▶ **Given request**
In the data, from the line containing "How great a" through the end, replace "cabinet door" with "cupboard door" and reproduce that stretch with nothing else changed, omitting any picture markers.

+--

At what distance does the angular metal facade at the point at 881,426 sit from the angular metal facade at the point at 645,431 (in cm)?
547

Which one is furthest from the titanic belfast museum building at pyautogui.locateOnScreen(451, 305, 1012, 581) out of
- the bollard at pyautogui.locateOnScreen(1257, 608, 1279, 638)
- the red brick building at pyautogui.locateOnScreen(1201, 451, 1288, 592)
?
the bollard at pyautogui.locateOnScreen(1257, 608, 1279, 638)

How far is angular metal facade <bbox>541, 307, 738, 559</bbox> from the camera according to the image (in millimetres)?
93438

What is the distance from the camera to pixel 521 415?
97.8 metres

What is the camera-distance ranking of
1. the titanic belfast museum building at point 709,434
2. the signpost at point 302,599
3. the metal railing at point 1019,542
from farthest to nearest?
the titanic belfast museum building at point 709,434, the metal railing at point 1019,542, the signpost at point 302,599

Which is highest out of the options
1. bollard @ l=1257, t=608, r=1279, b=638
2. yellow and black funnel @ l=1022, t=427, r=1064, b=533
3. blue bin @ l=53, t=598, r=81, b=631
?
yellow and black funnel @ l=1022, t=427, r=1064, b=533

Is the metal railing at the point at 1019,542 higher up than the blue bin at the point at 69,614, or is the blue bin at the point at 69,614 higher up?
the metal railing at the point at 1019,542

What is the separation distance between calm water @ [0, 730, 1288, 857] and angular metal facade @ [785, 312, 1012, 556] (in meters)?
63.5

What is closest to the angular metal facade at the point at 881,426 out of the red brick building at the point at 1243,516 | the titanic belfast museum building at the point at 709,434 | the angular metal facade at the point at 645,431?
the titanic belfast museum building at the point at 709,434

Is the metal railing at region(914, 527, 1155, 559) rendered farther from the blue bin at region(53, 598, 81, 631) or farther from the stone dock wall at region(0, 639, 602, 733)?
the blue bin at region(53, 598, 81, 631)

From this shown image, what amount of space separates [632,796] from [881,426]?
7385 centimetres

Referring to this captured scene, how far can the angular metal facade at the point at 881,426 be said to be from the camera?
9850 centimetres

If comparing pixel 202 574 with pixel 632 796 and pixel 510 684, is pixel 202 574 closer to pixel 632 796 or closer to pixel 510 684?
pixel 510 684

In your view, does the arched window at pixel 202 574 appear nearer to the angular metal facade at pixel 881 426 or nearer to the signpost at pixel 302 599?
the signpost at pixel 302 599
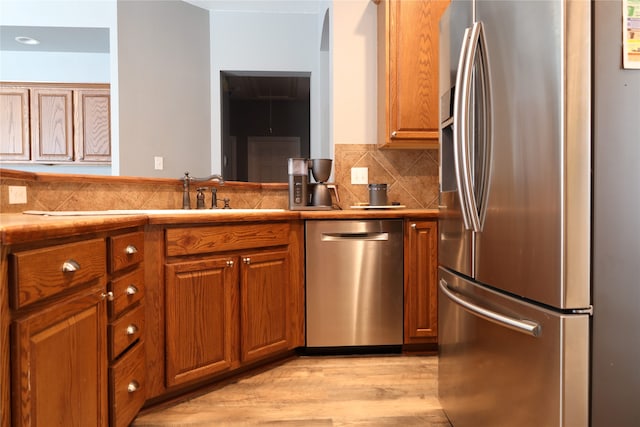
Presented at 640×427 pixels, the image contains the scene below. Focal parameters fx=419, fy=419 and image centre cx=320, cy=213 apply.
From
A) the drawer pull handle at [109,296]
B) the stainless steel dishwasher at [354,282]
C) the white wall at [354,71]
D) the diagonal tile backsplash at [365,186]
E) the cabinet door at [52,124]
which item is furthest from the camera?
the cabinet door at [52,124]

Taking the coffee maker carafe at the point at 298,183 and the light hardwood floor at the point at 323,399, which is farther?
the coffee maker carafe at the point at 298,183

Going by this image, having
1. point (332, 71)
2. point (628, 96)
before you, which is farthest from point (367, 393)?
point (332, 71)

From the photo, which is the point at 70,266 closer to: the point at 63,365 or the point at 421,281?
the point at 63,365

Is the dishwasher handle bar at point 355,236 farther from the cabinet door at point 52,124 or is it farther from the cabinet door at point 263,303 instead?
the cabinet door at point 52,124

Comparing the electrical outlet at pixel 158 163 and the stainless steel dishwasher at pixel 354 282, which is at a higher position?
the electrical outlet at pixel 158 163

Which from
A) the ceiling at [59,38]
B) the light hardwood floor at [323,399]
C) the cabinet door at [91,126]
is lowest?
the light hardwood floor at [323,399]

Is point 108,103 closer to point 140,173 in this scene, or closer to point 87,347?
point 140,173

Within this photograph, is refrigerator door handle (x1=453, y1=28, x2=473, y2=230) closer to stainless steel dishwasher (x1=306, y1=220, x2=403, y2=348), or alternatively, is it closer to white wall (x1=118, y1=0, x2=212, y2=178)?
stainless steel dishwasher (x1=306, y1=220, x2=403, y2=348)

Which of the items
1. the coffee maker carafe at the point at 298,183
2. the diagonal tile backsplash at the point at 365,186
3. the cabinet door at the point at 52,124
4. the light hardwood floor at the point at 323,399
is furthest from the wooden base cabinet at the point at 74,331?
the cabinet door at the point at 52,124

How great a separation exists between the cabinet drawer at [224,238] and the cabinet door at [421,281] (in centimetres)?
74

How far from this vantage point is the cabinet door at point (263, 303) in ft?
6.92

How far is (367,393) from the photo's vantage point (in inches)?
78.8

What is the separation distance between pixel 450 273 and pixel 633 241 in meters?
0.70

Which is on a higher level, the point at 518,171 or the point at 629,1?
the point at 629,1
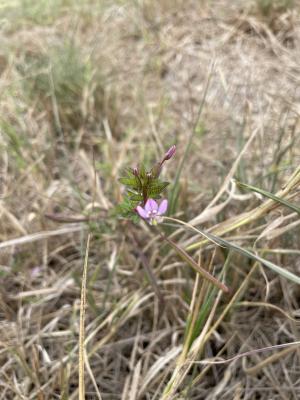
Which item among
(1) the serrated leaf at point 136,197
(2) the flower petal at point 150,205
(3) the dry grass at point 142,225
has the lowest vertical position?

+--

▶ **Result of the task**
How great a separation exists between the cabinet drawer at [224,238] and the cupboard door at [421,281] (in centimetres)?
74

How far from this vantage point is the cupboard door at point (263, 303) in ft?
6.92

How far is (367,393) from the photo's vantage point (in inches)?
78.8

What is the separation distance between pixel 450 273 and pixel 633 241 in meters?
0.70

Which is on a higher level, the point at 518,171 or the point at 629,1?
the point at 629,1
Which item among
(1) the serrated leaf at point 136,197
(2) the flower petal at point 150,205
(3) the dry grass at point 142,225
has the lowest vertical position?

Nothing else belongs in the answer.